I regretted everything I said when I tried to end things with her before the helicopter crash. I regret listening to Karen’s lies. At the time, I felt the weight of my team heavily on my shoulders, the mission…and my proscriptive relationship was something I chose to push away and not worry about.

When only the three of us survived after that crash, I realized how little this woman asked of me. She didn’t want to marry or have children; she just wanted me. I was enough for her.

As soon as the seat belt sign is turned off, I stand calmly and patiently. I let everyone off the plane first until I’m the last passenger. I’m at the exit when I see most of the flight crew waiting for me in front of the pilot’s cabin.

“Welcome home, soldier.” The stewardess and pilot stand side by side with warm smiles.

“Thank you for your service,” The female pilot says with a polite nod.

I give them a nervous half-smile, then purse my lips as I readjust my army green duffel bag on my sore shoulder. I never know how to respond to those words, but I’m grateful for the gesture.

As I walk down to the tarmac, my phone starts to buzz in my hand.

It’s Slater.

Raising it to my ear, “Hello?”

“How was your flight, old man?”

I chuckle.

Asshole .

“It was pretty good. Smooth with no turbulence.”

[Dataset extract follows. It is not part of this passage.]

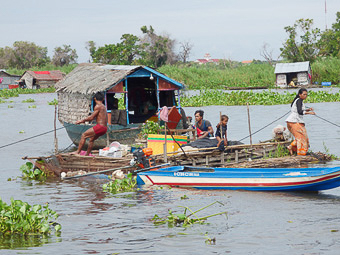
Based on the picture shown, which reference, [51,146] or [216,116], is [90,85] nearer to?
[51,146]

“That’s good. Hey brother, I’m giving you a call because I just got an e-mail that says you’re being awarded the Silver Medal with Valor for what you did last year.”

“Really?”

“Yup. Booker is also getting an award. His family will be there to receive it.”

My throat thickens.

My fallen brother. There’s not a day that goes by that I don’t carry the weight of losing my best friend. A part of me died that night. And if it weren’t for Violet, I don’t think I would be here today.

Slater catches my silence and changes the subject.

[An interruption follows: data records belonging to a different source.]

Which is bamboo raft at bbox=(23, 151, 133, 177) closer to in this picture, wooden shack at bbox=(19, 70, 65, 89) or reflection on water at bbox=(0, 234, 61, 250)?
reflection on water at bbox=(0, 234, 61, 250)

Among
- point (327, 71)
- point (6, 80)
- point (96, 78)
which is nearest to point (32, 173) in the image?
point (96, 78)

“I’m planning to come by your house this week to go to the range. You’re not telling me no, asshole.”

I laugh and shake my head.

“Sounds like a plan.”

We hang up.

I walk the five minutes from the gate to the lobby downstairs. It’s a small, quiet airport, so I’m not walking far. I didn’t check any bags this time, and I head straight for passenger pick-up.

Then I see her.

The woman who made me believe in love again. Dressed in that same red summer dress she wore to the Drunken Shell. It hugs all of her beautiful curves...and her swollen, nine-months-pregnant belly.

Violet holds up a bright mustard-yellow decorated sign that says: Welcome home, soldier.

She’s such a dork… but she’s my dork .

When I’m about ten steps from her, she takes off sprinting.

I laugh watching her waddle-jog toward me.

Before she collides with me, I drop my duffel bag, pick her up, and crash my mouth against hers.

We kiss like we always do. Full of passion until it’s only us in our own little world.

Not giving one single fuck who’s watching.

Placing her back down on her feet, I give her one last kiss, a low growl reverberating in my chest.

“Ready for Colorado?” she asks with infinite hope soaring in her teary eyes.

Holding the bottom of her stomach, I smile.

“Never been more ready for anything in my entire life.”